And you thought I was done at 3! Sadly no.
So here we come to an funny little side note to the debate, but one which is really the heart of the debate in essence. I don’t like the term Contemporary Fantasy. I don’t like the idea of even having a “present tense” genre. And I am being subjective, which is annoyingly unobjective I know, but hear me out. When is something no longer considered contemporary and what is it then? Is something written in the 60’s considered contemporary? Probably, but is it really? No, it isn’t, at least not to me. Technology is changing to fast to have long periods of time that are essentially the same with only minor changes in daily living. Yes, compare to the 1700’s, the 60’s are contemporary, but not compared to today. Heck, the 80’s can barely be considered contemporary. So what are fiction novels written in the 60’s called? Hippie lit? What would we call a book written about the world of Bioshock? It’s in an Urban setting so it’s sort of Urban Fantasy, sort of Horror, but not contemporary. Steam Punk would fit it to a point.
See my point? It’s all subjective to one extent or another on some level. And to be fair, Urban Fantasy is really a sub genre of Contemporary Fantasy…sometimes. And that’s why I don’t like it. As far as I’m concerned, if it happens in basically our world, past the point of industrialization, but has fantasy elements, then it’s Urban Fantasy. I know that’s not the strict definition of the term, but I think it can stretch to accommodate. Mercedes Lackey’s SERRAted Edge series is Urban Fantasy to me, even though half of it happens well outside cities and it should be rightly called Contemporary Fantasy. My current WIP isn’t really a UF, it’s a CF, since most of it happens outside of a city. But I consider it a UF anyway. It has those elements that I consider UF. So does that make Urban Fantasy set in Victorian England something else by my definition? Nope, just add a modifier and you get the very apt Historical Urban Fantasy.

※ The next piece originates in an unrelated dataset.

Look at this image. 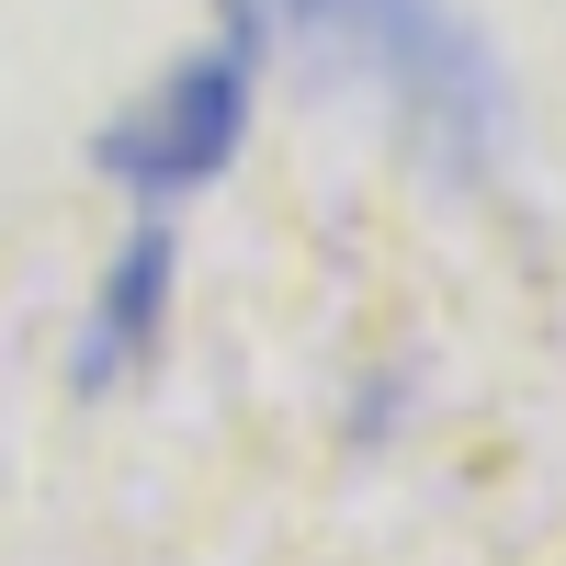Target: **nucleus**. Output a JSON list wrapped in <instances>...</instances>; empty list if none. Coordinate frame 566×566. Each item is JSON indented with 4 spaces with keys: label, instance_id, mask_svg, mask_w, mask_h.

There are many who already consider the two to be basically the same thing, and I’m okay with that, because the plot that drives them both is the fantasy elements of that world. That isn’t true with Paranormal Romance. (And for the record, I don’t like the term Contemporary Romance either.) There are even a lot of PR books that are labeled CF even though the Romance novel is clearly not a Fantasy Novel.
So I guess it comes down to what’s more important. I’d rather Urban Fantasy and Contemporary Fantasy be confused and interchanged than either be confused with Romance. Not because I have a problem with Romance. I freely admit that I read it so that’s not the point. I would be just as upset if Mystery were being confused with Urban Fantasy, and it happens. A lot. It’s the principle of the thing. There are fruits that are considered vegetables because of their lack of sweetness, such as the tomato and avocado. But they are still fruits. Why? Because sweetness isn’t what makes it a fruit, the hardness of the seed is. This is a set way of categorizing edible plants so scientists can speak the same language and understand each other. We need to have some understanding of how to group things so we can better understand our world and each other. It all really comes down to communication. We have enough trouble with men and women understanding each other, and people from different countries understanding each other, we don’t need to add to the confusion. Not when there is a system in place already to deal with this very issue.
Maybe that’s what annoys me the most about this whole thing. We aren’t using that system and it’s creating a problem already. We aren’t using the time spent arguing and discussing this to do anything new. It’s a waste of time in the end. There is a system in place, so let’s use it and stop wasting time with miscategorizing things. We could be using that time to find new names for the next new kind of book to come out.